Le disposizioni recanti divieti, restrizioni, oneri o condizioni all'accesso ed all'esercizio delle attività economiche sono in ogni caso interpretate ed applicate in senso tassativo, restrittivo e ragionevolmente proporzionato alle perseguite finalità di interesse pubblico generale, alla stregua dei principi costituzionali per i quali l'iniziativa economica privata è libera secondo condizioni di piena concorrenza e pari opportunità tra tutti i soggetti, presenti e futuri, ed ammette solo i limiti, i programmi e i controlli necessari ad evitare possibili danni alla salute, all'ambiente, al paesaggio, al patrimonio artistico e culturale, alla sicurezza, alla libertà, alla dignità umana e possibili contrasti con l'utilità sociale, con l'ordine pubblico, con il sistema tributario e con gli obblighi comunitari ed internazionali della Repubblica.

Ma, si ritiene che il divieto di esercizio dell’attività di acconciatore in forma ambulante, posto dalla norma contestata, risulti invero pienamente giustificato dal perseguimento dei motivi imperativi di interesse generale connessi ai profili della sanità pubblica e della tutela dell’ambiente, nonché della protezione dei consumatori e dei destinatari dei servizi, e non ricada dunque nel novero delle disposizioni di legge da intendersi abrogate in forza delle norme di cui ai commi 1 e 2 del citato articolo 1 del decreto-legge 1/2012.

Alla luce della vigente disciplina normativa in materia di prestazione dell’attività professionale di acconciatura, Il Ministero ha ritenuto quindi, di esprimere parere negativo, stante la perdurante vigenza, allo stato, di un divieto di prestazione del servizio in forma ambulante.

E’ necessario inoltre, evidenziare alcuni aspetti in relazione al veicolo speciale munito permanentemente di specifiche attrezzature e adibito a salone per acconciatore.
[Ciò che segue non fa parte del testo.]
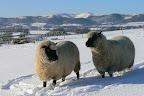 Ewes snow malverns compress.JPG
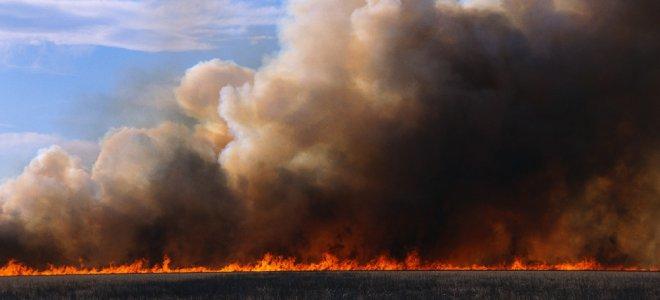 Хмари диму над Вроцлавом. Горить поле у вроцлавських Злотниках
L’articolo 54, codice della strada, definisce “gli autoveicoli”; il comma 2, specifica che nel regolamento sono elencati, in relazione alle speciali attrezzature di cui sono muniti, i tipi di autoveicoli da immatricolare come autoveicoli per trasporti specifici ed autoveicoli per usi speciali.

L’articolo 203, regolamento di esecuzione c.d.s., classifica, ai sensi dell’articolo 54, comma 2, codice della strada, come autoveicoli per trasporti specifici gli autoveicoli dotati di una delle carrozzerie permanentemente installate elencate nel medesimo articolo 203; il comma 2 prevede che siano classificati per uso speciale gli autoveicoli ivi elencati.

Nelle due elencazioni di cui ai commi 1 e 2 dell’articolo 203, non sembra previsto un veicolo speciale munito permanentemente di specifiche attrezzature e adibito a salone per acconciatore.

Per cui, anche da un punto di vista del veicolo e di circolazione stradale, l’attività di acconciatore in forma ambulante, mediante l’utilizzo di uno speciale veicolo non sarebbe stata possibile autorizzarla.